Abstract
Objective: To investigate the correlation between overexpression of connective tissue growth factor (CTGF), tumor progression, and clinical prognosis in patients with endometrial cancer. Methods: Tumor samples were obtained from 198 patients with endometrial cancer who underwent hysterectomy, and 50 samples were collected from normal endometrial tissue.

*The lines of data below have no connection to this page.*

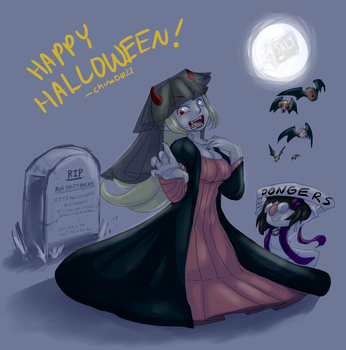 Halloween Salt girl and Twitch-chan by the-chinad011-house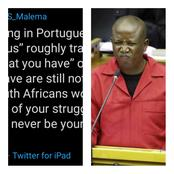 """You Are On Your Own"" — Mzansi Tell a Man Who Sent Malema Dangerous Birthday Wishes"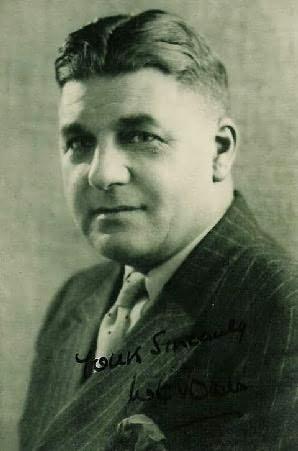 Captain W E Johns's picture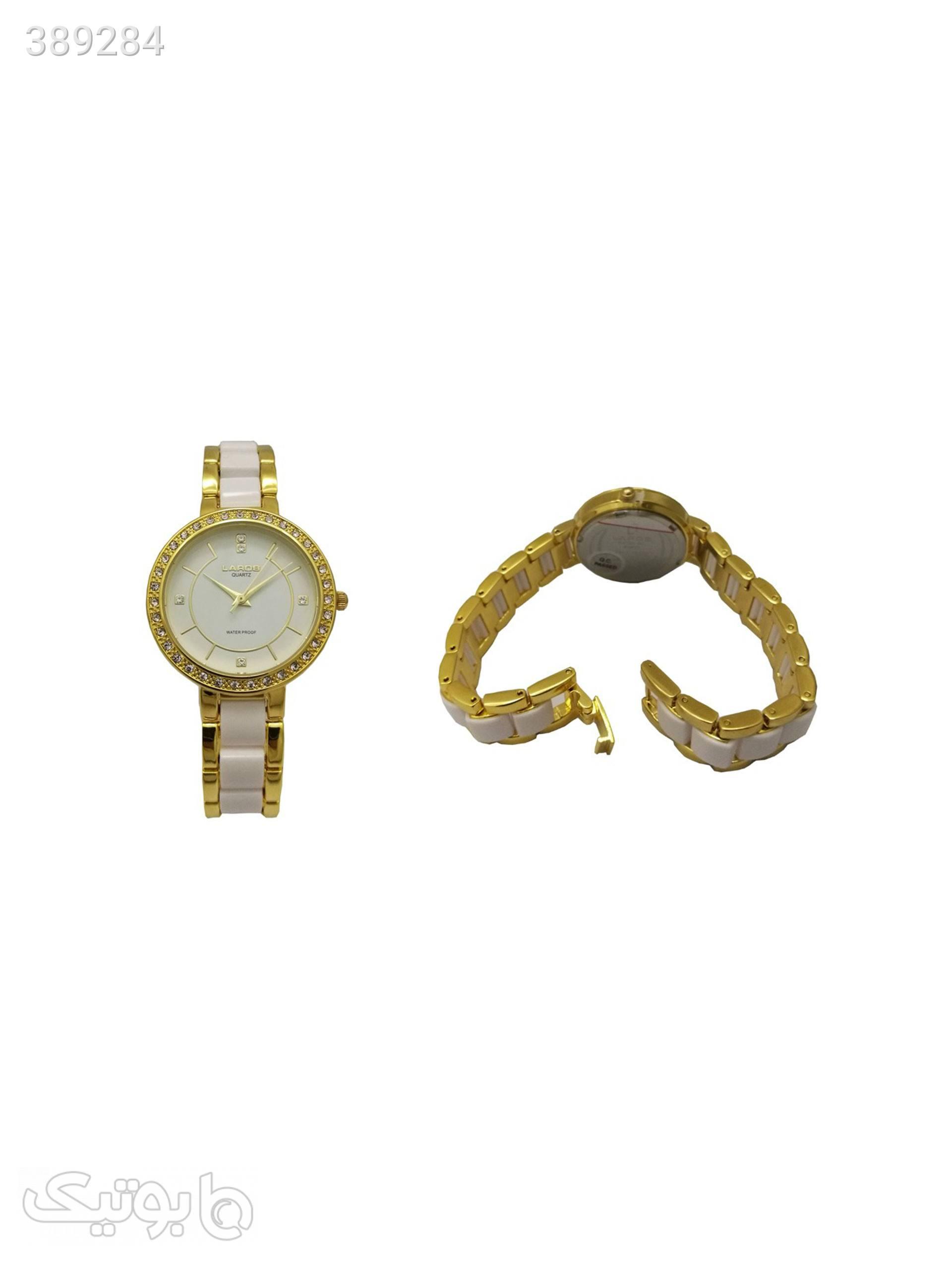 ساعت مچی عقربه ای زنانه لاروس مدل0517-79992 طلایی ساعت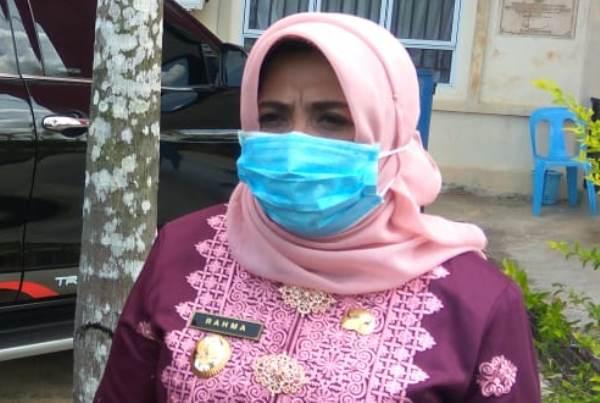 20 Orang Warga Tanjungpinang Terkonfirmasi Positif Covid-19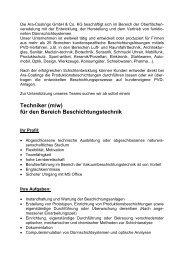 Techniker (m/w) für den Bereich Beschichtungstechnik - ARA Coatings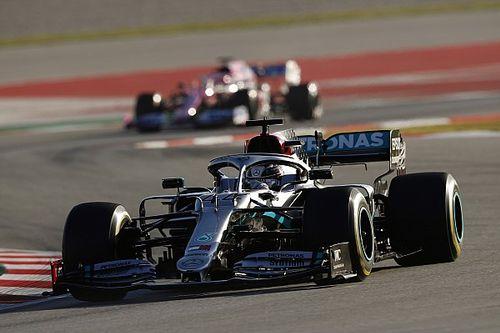 """A Mercedes versenyzői """"fair versenyzést"""" akarnak a Ferrarival szemben"""
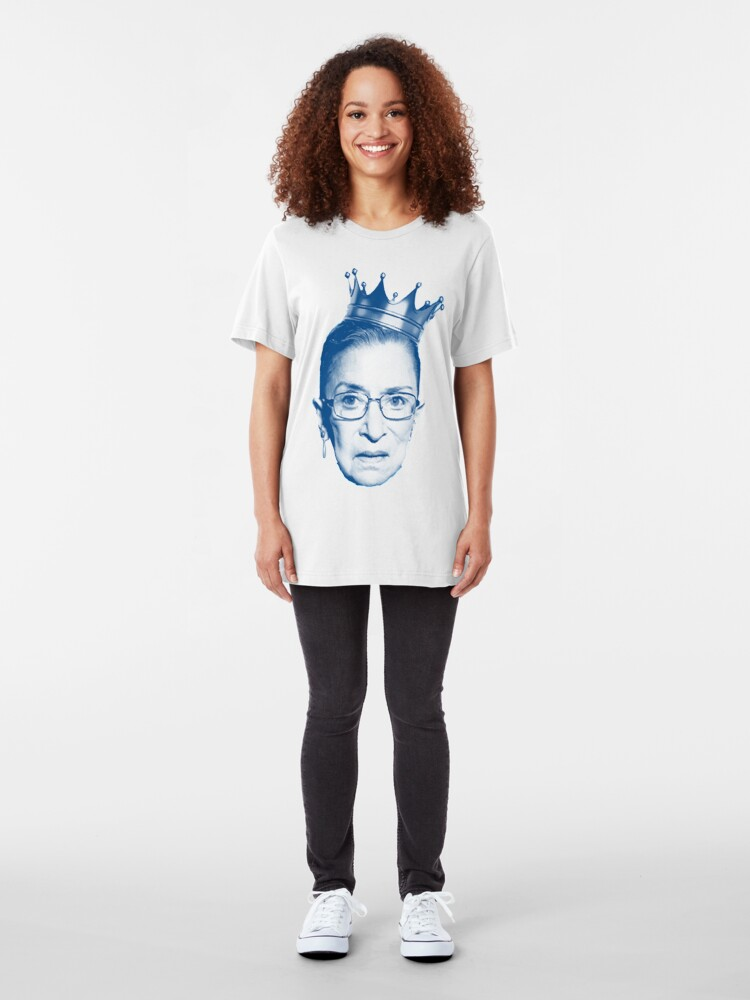 Alternate view of RBG BLUE Slim Fit T-Shirt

Immunohistochemical staining was performed on all samples. Scoring was carried out by two independent pathologists experienced in evaluating immunohistochemical staining. Results: Normal endometrial specimens exhibited little or no CTGF immunoreactivity. CTGF was localized mainly in the cytoplasm of the tumor cells. Of the endometrial cancer specimens examined, 95 (48%) of 198 patients were negative for CTGF, whereas 103 (52%) of 198 patients were positive for CTGF. No significant correlation was noted between the level of CTGF and patient age (P=0.81), blood pressure (P=0.76), blood glucose (P=0.51) or vascular/lymphatic invasion (P=0.15). However, positive CTGF expression showed a strong association with the level of CA125 (P=0.02), histologic grade (P=0.004), depth of myometrial invasion (P=0.028), and FIGO stage (P=0.025). Independent predictive value for overall survival was shown for positive CTGF expression (P<0.001), lymph node status (P<0.001) as well as lymphovascular invasion (P=0.02). Conclusion: CTGF is an independent prognostic factor of endometrial cancer. CTGF expression may play a critical role in progression of endometrial cancer and is significantly associated with poor prognosis.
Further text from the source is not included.